Modern communication technology has become a common global fixture, and is particularly prevalent in developed regions such as the United States and Canada. Mankind has always relied on some form of communication technology, though the early forms of it, such as horse and rider delivered letters and homing pigeons, are very rustic compared to modern times. Currently, communication technology comes in many forms, and almost all of them are digital in nature. The two most common forms of communication technology are computers and phones.
Computers have evolved over the years into many different shapes, sizes and functions. When they were first emerging in the 1960’s, they were so big that they could fill an entire room. When they were originally for sale, they were large, clunky desktop items that came with many hardware components. In the present time, they have become compact and mobile, available as laptops and tablets, although desktop computers are still available to those whose purposes they suit. The average adult owns a personal computer that they use for digital storage and for all their communication and information needs, such as research, banking, shopping, e-mails, social media and group chats.
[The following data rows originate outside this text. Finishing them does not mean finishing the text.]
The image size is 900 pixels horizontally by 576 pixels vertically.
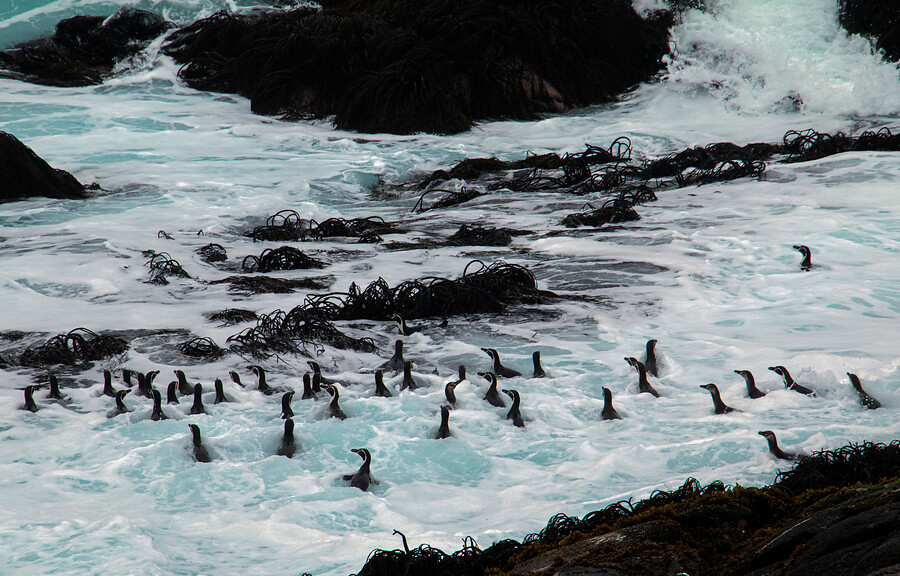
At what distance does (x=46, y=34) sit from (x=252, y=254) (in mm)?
20404

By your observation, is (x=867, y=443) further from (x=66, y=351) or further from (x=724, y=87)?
(x=724, y=87)

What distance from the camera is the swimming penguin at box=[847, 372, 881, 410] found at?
4.86m

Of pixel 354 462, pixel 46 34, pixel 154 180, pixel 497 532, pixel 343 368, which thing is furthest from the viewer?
pixel 46 34

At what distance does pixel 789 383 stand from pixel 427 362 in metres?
2.59

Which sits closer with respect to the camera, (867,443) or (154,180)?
(867,443)

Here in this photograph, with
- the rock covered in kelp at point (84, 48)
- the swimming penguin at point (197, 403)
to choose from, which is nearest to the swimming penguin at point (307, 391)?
the swimming penguin at point (197, 403)

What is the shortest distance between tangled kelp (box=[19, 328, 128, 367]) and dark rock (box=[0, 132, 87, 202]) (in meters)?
7.32

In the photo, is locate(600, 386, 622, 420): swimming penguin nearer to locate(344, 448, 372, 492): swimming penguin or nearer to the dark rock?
locate(344, 448, 372, 492): swimming penguin

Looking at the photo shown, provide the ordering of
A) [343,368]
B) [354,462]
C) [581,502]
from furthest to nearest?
[343,368]
[354,462]
[581,502]

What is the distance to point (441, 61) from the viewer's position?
18.3 m

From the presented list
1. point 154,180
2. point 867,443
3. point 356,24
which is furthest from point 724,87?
point 867,443

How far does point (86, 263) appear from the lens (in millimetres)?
9047

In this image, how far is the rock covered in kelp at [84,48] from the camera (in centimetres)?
2264

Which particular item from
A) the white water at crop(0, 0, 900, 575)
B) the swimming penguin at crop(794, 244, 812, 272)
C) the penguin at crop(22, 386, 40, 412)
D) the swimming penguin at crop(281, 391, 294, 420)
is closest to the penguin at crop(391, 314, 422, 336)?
the white water at crop(0, 0, 900, 575)
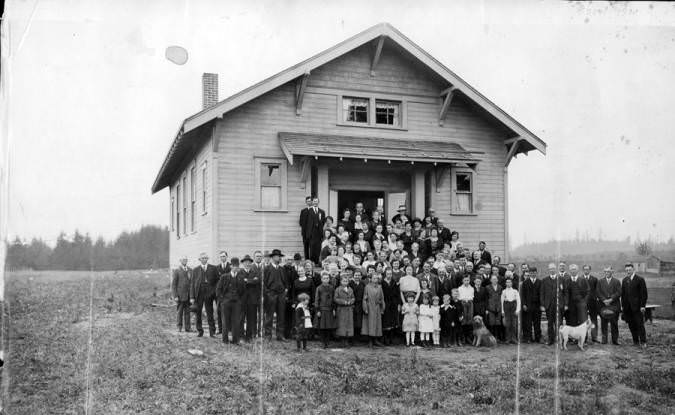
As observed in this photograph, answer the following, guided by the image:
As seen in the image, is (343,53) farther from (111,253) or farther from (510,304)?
(111,253)

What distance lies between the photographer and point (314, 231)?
48.8ft

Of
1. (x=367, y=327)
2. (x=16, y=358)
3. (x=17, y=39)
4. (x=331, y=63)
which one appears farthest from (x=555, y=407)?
(x=331, y=63)

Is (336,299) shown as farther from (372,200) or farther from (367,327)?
(372,200)

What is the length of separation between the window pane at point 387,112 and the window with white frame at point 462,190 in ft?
7.96

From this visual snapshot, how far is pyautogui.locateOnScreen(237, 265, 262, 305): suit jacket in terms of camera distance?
492 inches

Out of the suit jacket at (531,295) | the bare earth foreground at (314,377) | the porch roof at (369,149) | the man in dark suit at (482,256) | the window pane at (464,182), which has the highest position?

Phones, and particularly smart phones, are essentially small computers for all the processing that they do. The difference between a phone and a computer is of course how they relay a signal and how their communication functions work. Phones are more effective communication devices because they transmit a signal more widely than a computer does. They are created primarily as communication devices, complete with a size and shape that is compact and handheld for the ease of communication, where as a computer offers communication features as one of many primary functions. Modern smart phones also have many computer features, including full access to the internet, GPS capabilities and a number of programs that originated with computers.